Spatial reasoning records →

--- START ---

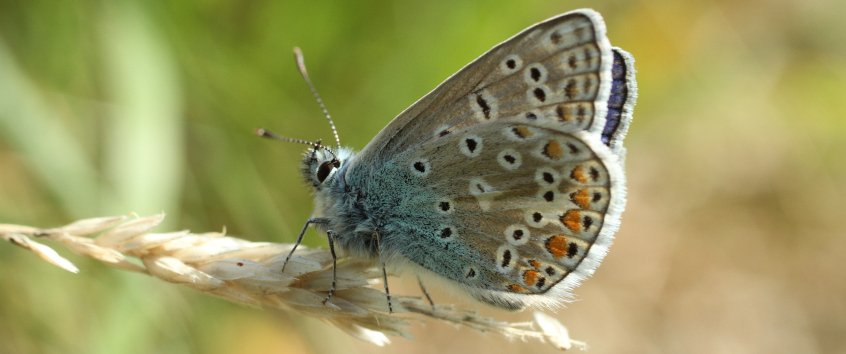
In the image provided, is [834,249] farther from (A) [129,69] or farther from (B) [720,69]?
(A) [129,69]

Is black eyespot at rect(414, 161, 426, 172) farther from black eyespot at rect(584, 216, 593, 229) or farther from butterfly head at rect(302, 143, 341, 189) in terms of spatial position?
black eyespot at rect(584, 216, 593, 229)

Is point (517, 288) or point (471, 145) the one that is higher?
point (471, 145)

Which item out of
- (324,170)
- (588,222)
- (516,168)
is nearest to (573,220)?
(588,222)

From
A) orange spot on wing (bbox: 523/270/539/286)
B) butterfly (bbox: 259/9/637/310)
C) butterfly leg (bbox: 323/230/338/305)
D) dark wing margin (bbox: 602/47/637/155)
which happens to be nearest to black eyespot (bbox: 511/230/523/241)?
butterfly (bbox: 259/9/637/310)

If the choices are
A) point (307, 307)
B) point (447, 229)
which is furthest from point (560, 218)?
point (307, 307)

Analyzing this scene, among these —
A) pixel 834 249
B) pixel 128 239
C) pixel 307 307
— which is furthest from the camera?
pixel 834 249

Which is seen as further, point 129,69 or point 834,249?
point 834,249

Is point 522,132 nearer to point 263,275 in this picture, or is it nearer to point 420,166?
point 420,166
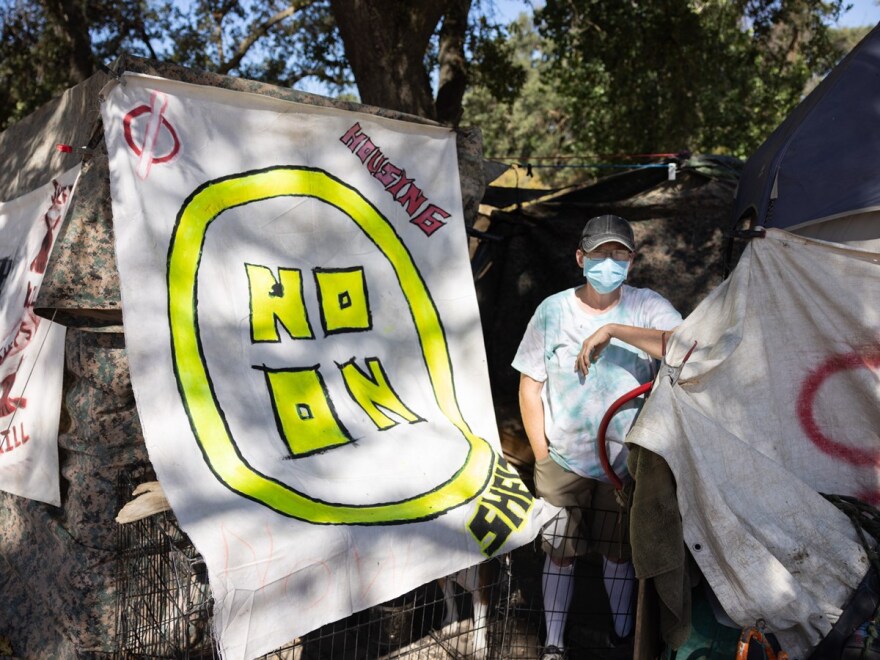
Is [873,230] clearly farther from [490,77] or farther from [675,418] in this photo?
[490,77]

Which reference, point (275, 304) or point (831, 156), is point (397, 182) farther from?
point (831, 156)

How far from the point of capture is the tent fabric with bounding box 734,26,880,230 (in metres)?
3.93

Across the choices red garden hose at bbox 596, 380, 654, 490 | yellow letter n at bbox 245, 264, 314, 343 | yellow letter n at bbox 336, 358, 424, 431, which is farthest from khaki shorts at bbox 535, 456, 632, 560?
yellow letter n at bbox 245, 264, 314, 343

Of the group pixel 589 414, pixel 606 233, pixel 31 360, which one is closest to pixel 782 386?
pixel 589 414

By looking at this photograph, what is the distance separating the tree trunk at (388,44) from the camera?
19.8 feet

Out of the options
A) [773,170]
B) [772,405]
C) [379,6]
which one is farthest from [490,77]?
[772,405]

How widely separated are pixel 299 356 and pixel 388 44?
3574 millimetres

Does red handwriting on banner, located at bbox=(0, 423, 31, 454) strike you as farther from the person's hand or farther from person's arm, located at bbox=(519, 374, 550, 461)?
the person's hand

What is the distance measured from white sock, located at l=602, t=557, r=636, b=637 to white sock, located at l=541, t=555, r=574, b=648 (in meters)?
0.17

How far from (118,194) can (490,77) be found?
7.82 metres

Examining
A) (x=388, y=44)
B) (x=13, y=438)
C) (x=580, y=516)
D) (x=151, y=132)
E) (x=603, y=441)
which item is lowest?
(x=580, y=516)

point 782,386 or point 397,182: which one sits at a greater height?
point 397,182

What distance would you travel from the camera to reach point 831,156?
161 inches

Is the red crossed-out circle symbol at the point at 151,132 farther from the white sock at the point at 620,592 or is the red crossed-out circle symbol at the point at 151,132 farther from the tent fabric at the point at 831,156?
the tent fabric at the point at 831,156
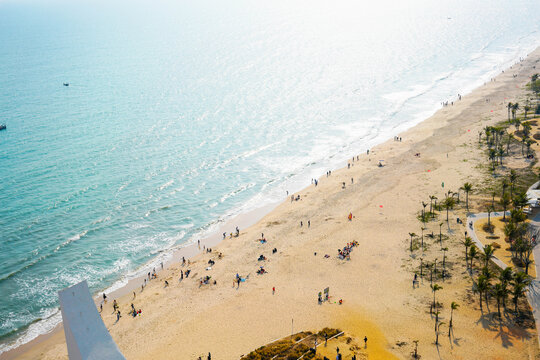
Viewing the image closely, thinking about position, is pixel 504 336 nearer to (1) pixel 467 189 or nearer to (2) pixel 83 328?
(1) pixel 467 189

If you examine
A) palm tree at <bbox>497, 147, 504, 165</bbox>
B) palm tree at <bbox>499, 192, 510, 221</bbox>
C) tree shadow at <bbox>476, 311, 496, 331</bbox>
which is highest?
palm tree at <bbox>497, 147, 504, 165</bbox>

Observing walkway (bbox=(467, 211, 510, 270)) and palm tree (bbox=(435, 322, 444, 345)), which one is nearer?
palm tree (bbox=(435, 322, 444, 345))

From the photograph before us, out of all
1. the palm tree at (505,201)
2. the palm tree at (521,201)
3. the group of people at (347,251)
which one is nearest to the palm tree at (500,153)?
the palm tree at (505,201)

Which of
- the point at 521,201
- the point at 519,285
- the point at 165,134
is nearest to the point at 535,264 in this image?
the point at 519,285

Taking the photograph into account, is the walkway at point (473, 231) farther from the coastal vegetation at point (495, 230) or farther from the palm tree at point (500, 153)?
the palm tree at point (500, 153)

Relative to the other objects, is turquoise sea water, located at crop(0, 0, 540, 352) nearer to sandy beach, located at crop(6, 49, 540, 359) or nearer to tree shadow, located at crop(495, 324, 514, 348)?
sandy beach, located at crop(6, 49, 540, 359)

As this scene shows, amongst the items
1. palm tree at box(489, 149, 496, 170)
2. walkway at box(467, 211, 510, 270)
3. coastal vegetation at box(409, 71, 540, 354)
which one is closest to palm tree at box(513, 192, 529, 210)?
coastal vegetation at box(409, 71, 540, 354)

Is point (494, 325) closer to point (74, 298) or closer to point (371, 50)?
point (74, 298)
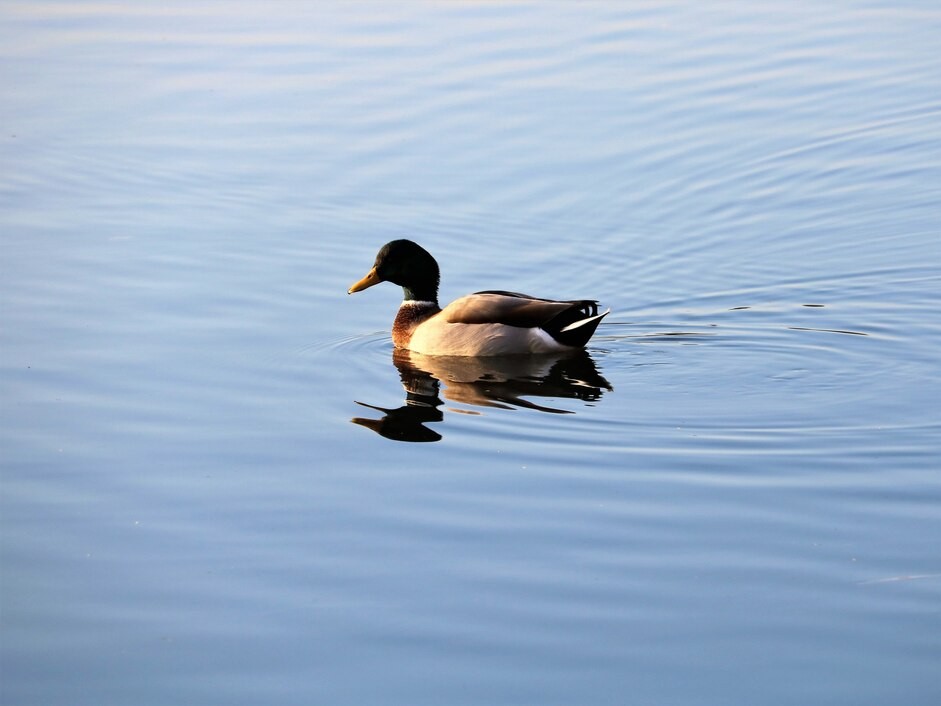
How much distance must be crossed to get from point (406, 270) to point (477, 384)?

--- END ---

Extract each line of the records that contains the string "crop" and copy it in full.

Relative to the other objects, is turquoise sea water, located at crop(0, 0, 540, 352) nearer to sandy beach, located at crop(6, 49, 540, 359) or nearer to tree shadow, located at crop(495, 324, 514, 348)?
sandy beach, located at crop(6, 49, 540, 359)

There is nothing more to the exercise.